For the second issue: re-wrapping models into nn.Sequential containers can easily break them e.g. if functional calls were used in the original forward method. In GoogleNet a new functional calls are used such as the conditions and flattening operation so you might want to check if this might be causing the issue.

Thank you for your rapid response! The manual batchnorm implementation is very helpful and this gives me something to keep working on.

As for the second problem, I should only be calling the very first conv layer of the first BasicConv2d module, which in of itself only solely consist of conv2d, batchnorm2d and a ReLU function.

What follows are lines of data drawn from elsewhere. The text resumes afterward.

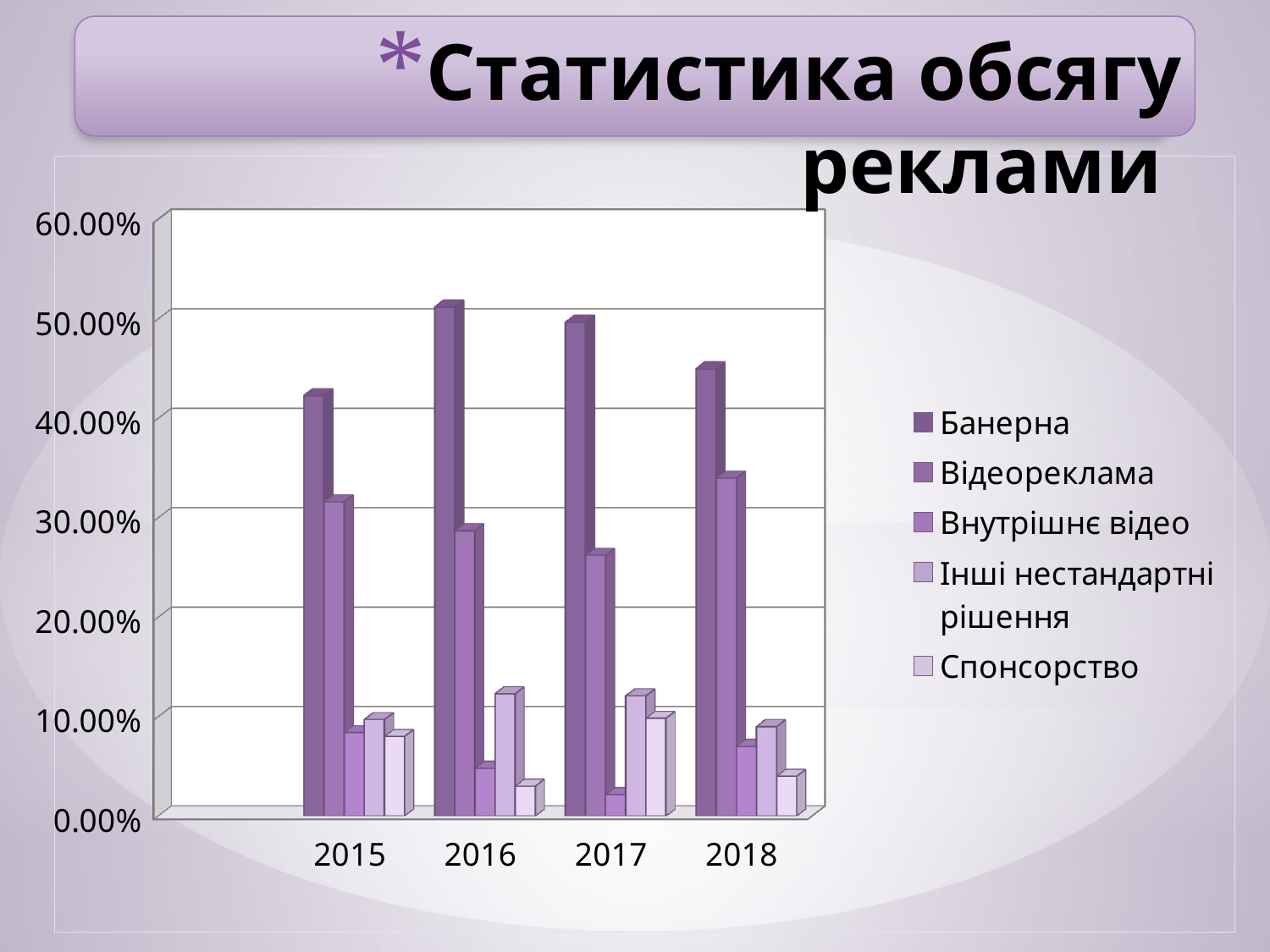
What kind of chart is shown on the slide? bar chart Which series has the lowest value in 2017? Внутрішнє відео Is the value for Внутрішнє відео in 2017 greater or less than 10.00%? less What is the title of the slide containing the chart? Статистика обсягу реклами How many years are shown on the x axis of the chart? 4 Is the value for Банерна in 2015 greater or less than 40.00%? greater Which series is listed last in the chart's legend? Спонсорство How many series does the chart's legend list? 5 Which is larger for Відеореклама: the value in 2015 or the value in 2016? 2015 Is the value for Відеореклама in 2018 greater or less than 30.00%? greater Which series has the highest value in 2015? Банерна Does the value for Внутрішнє відео rise or fall from 2015 to 2017? fall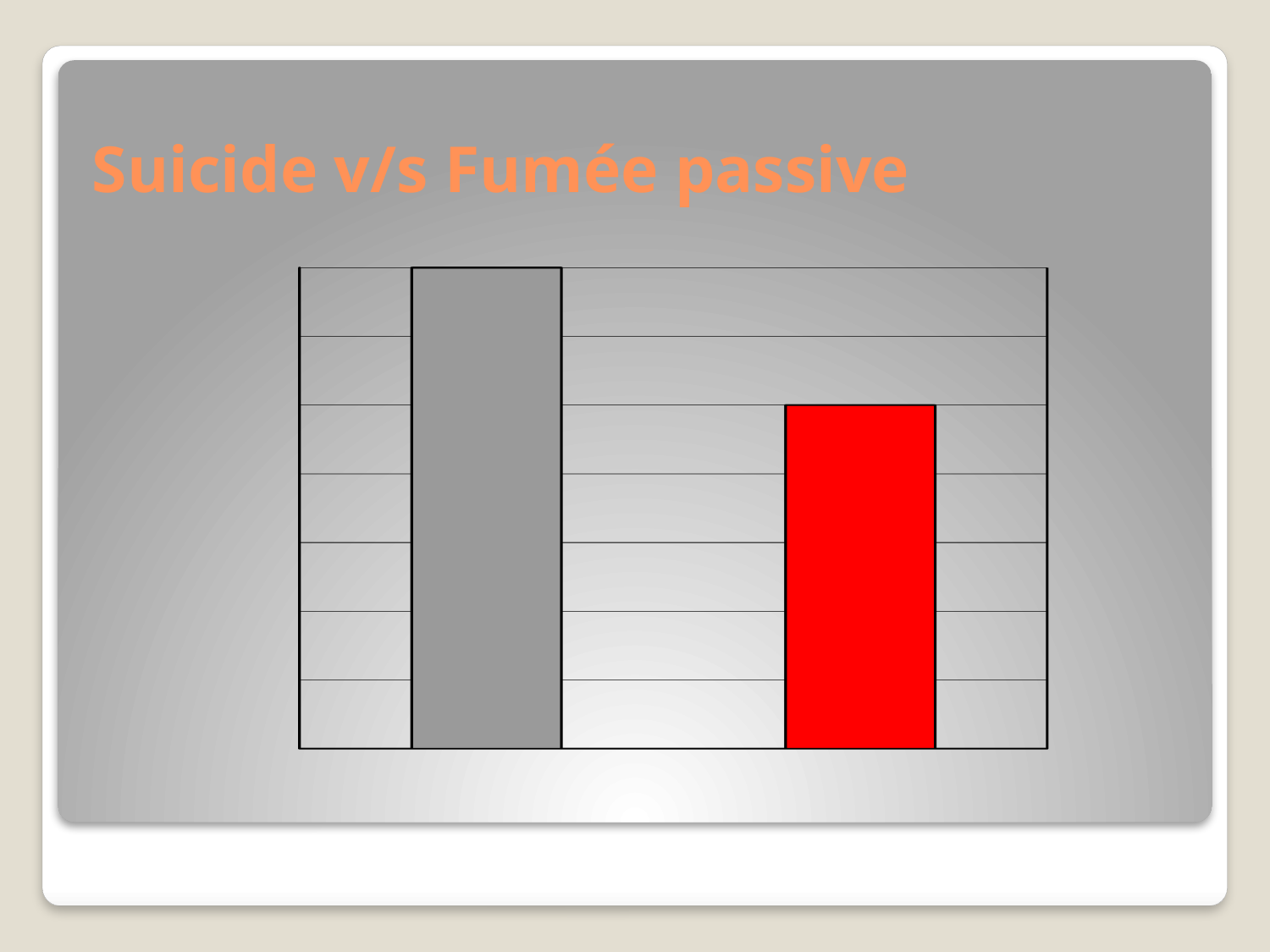
How many bars are plotted in the chart? 2 What is the title of the slide containing the chart? Suicide v/s Fumée passive Which bar is taller, the gray bar on the left or the red bar on the right? the gray bar on the left Which bar is the tallest in the chart? the gray bar on the left What colour is the bar on the right side of the chart? red Which bar is the shortest in the chart? the red bar on the right What kind of chart is shown on the slide? bar chart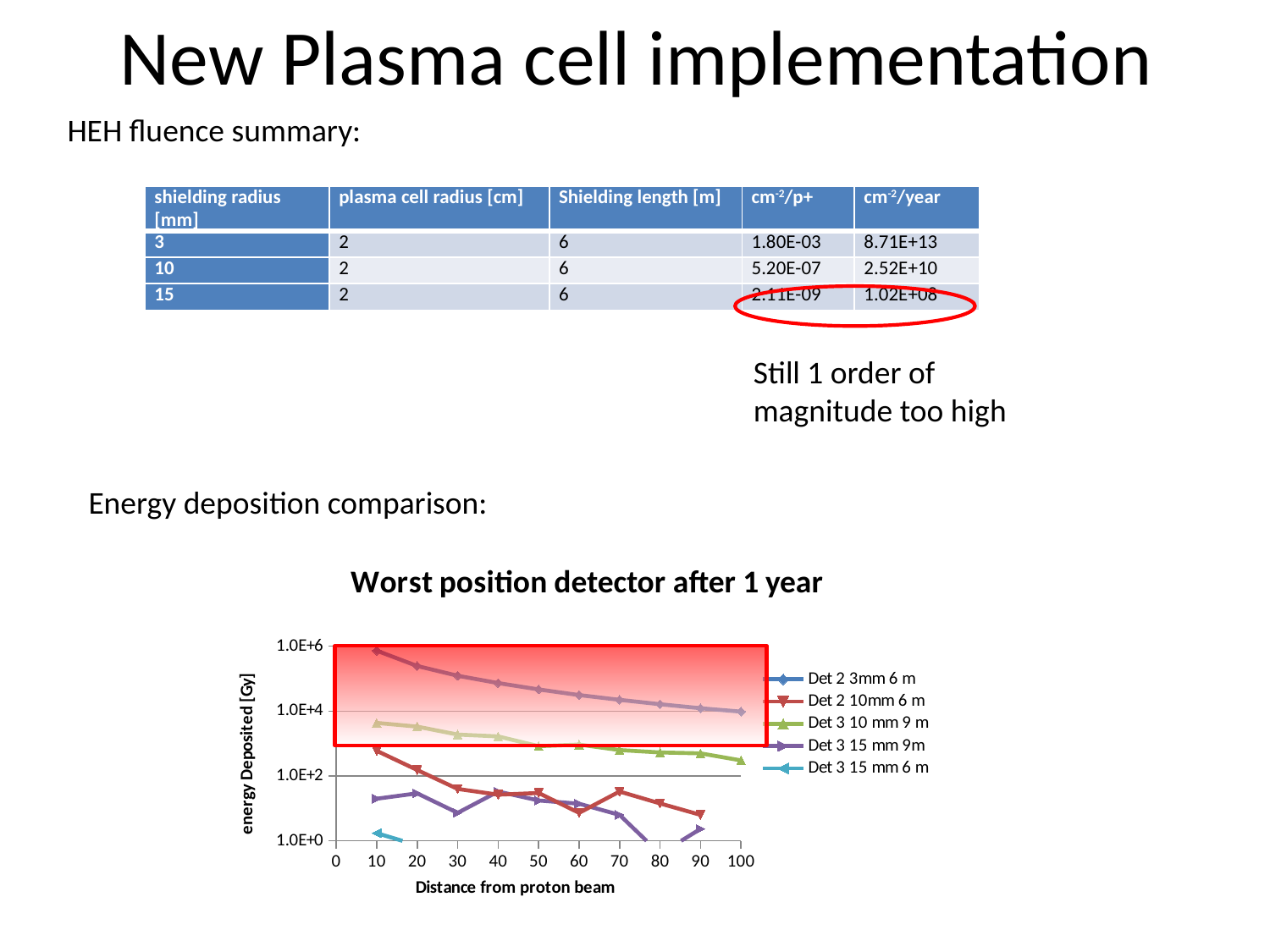
In the chart, is the value for Det 2 10mm 6 m at a distance of 90 greater or less than 1.0E+2? less What is the title of the chart on the slide? Worst position detector after 1 year How many series does the legend of the "Worst position detector after 1 year" chart list? 5 Which series in the chart has the lowest energy deposited values? Det 3 15 mm 6 m In the chart, does the energy deposited for Det 2 3mm 6 m rise or fall as the distance from the proton beam increases? fall What is the label of the y axis of the chart? energy Deposited [Gy] In the chart, is the value for Det 2 10mm 6 m at a distance of 10 greater or less than 1.0E+2? greater In the chart, at a distance of 10, which series has the larger energy deposited: Det 2 3mm 6 m or Det 3 10 mm 9 m? Det 2 3mm 6 m In the chart, is the value for Det 2 3mm 6 m at a distance of 50 greater or less than 1.0E+4? greater What kind of chart is "Worst position detector after 1 year"? line chart Which series in the chart has the highest energy deposited values across the distance range? Det 2 3mm 6 m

So I’m still not sure why it’s different than when using a forward hook.

That being said, what I ultimately care about is getting the outputs from certain intermediate layers and then not proceeding further. How would you recommend I accomplish this goal without nn.Sequential?

Note that the relu activations are applied inplace in the original model as seen here. The forward hook would store the output of the corresponding batchnorm layer, but if you do not .clone() it the next F.relu(x, inplace=True) op would change it.
Could you check if this could be the case?

So in the original code I posted comparing the hook vs nn.Sequential, I only looked at the first conv layer and no further so as not to include batchnorm nor the relu operation. Yet, I still saw differences.

image

However, I did advance the hook to the first batchnorm (I left relu inplace) and advanced nn.Sequential to as well and then they matched pretty closely but with the hook method being obviously relu’ed (not shown).